Il me conta à ce propos ce trait plaisant :
Ses deux camarades s’ennuyaient tellement qu’un jour ils le prièrent de lire à haute voix le livre auquel il semblait prêter tant d’intérêt. Il dut tout d’abord leur parler de l’auteur.
— Pascal, qué qu’c’est que c’t’oiseau-là ?
— Si qu’il est à la hauteur, pourquoi qu’on voit jamais son portrait sur les journaux ? Pourquoi qu’il est célèbre ?
Il eut un éclair et leur parla de la brouette. Mais cette invention leur parut insuffisamment justifier le culte de la postérité.
— Il ne faut point rire d’eux, ajoutait-il. Pour la plupart des hommes une intelligence n’est appréciable que par ses résultats matériels. Pourquoi considéreraient-ils comme précieuse une monnaie dont ils ne peuvent se servir ?
Mais je ne puis me ranger à son avis. Pour moi, rien n’est navrant comme une force perdue, comme une nature douée qu’un accident absurde de l’existence fait avorter misérablement pour toujours. Oui, je vous aime, aigles privés de vos ailes, infirmes amputés des deux jambes dont le visage reste magnifique.
On dit : « Rien ne se perd. » Si, beaucoup se perd et je ne sais rien de plus décourageant que cette pensée.
… Je marche en faisant craquer des feuilles…
Pourquoi y a-t-il tant de mélancolie dans ce bruit de feuilles sèches écrasées ?
Ces pauvres choses, un moment aériennes et dorées, pourrissent lamentablement, foulées sous les pas.
Décidément ce soir je remue des idées et des souvenirs moroses. Pourtant j’ai tué une bécasse. Elle m’est si chère cette petite bête que je n’ai pas voulu la lâcher. Je la tiens suspendue à mes doigts par son long bec. L’agonie la secoue…
Ai-je été puéril de rire un jour en entendant une jeune fille demander à un savant illustre si « les oiseaux pouvaient mourir de chagrin ? » Au fond, qu’en savons-nous ? Pourquoi pas ? Et je me souviens que le savant illustre ne fut pas catégorique.

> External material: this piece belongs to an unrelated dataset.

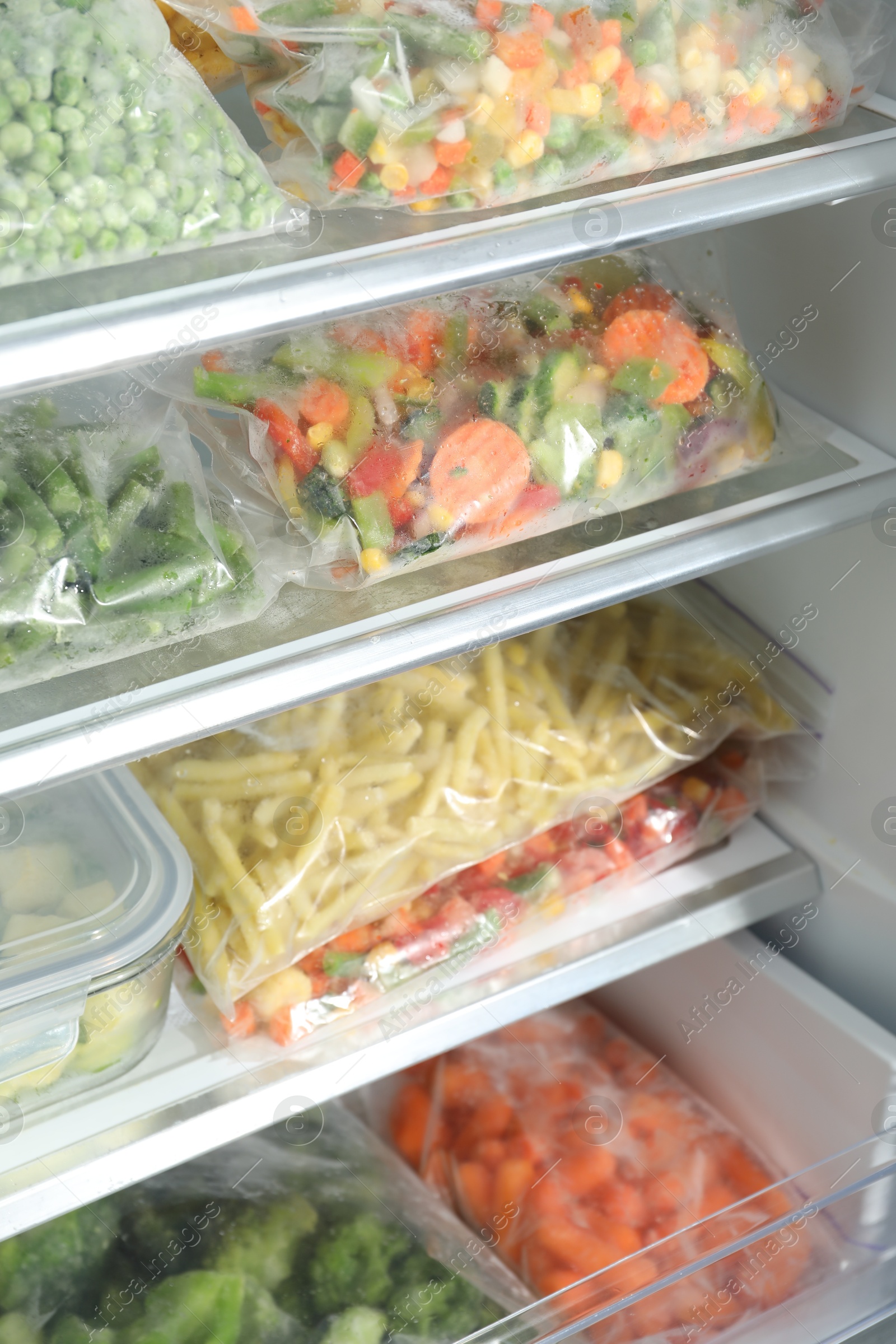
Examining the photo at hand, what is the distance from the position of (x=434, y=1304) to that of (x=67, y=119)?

Cette bête dont je tâte le cerveau, qui me transmet les frémissements suprêmes de son corps, n’en constitue pas moins pour moi un univers inaccessible, aussi énigmatique que les plus lointaines étoiles — réalité et pourtant chimère insaisissable — visions, rêves, ruses, instincts qui vont disparaître sans se transmettre aux hommes — expériences perdues pour jamais.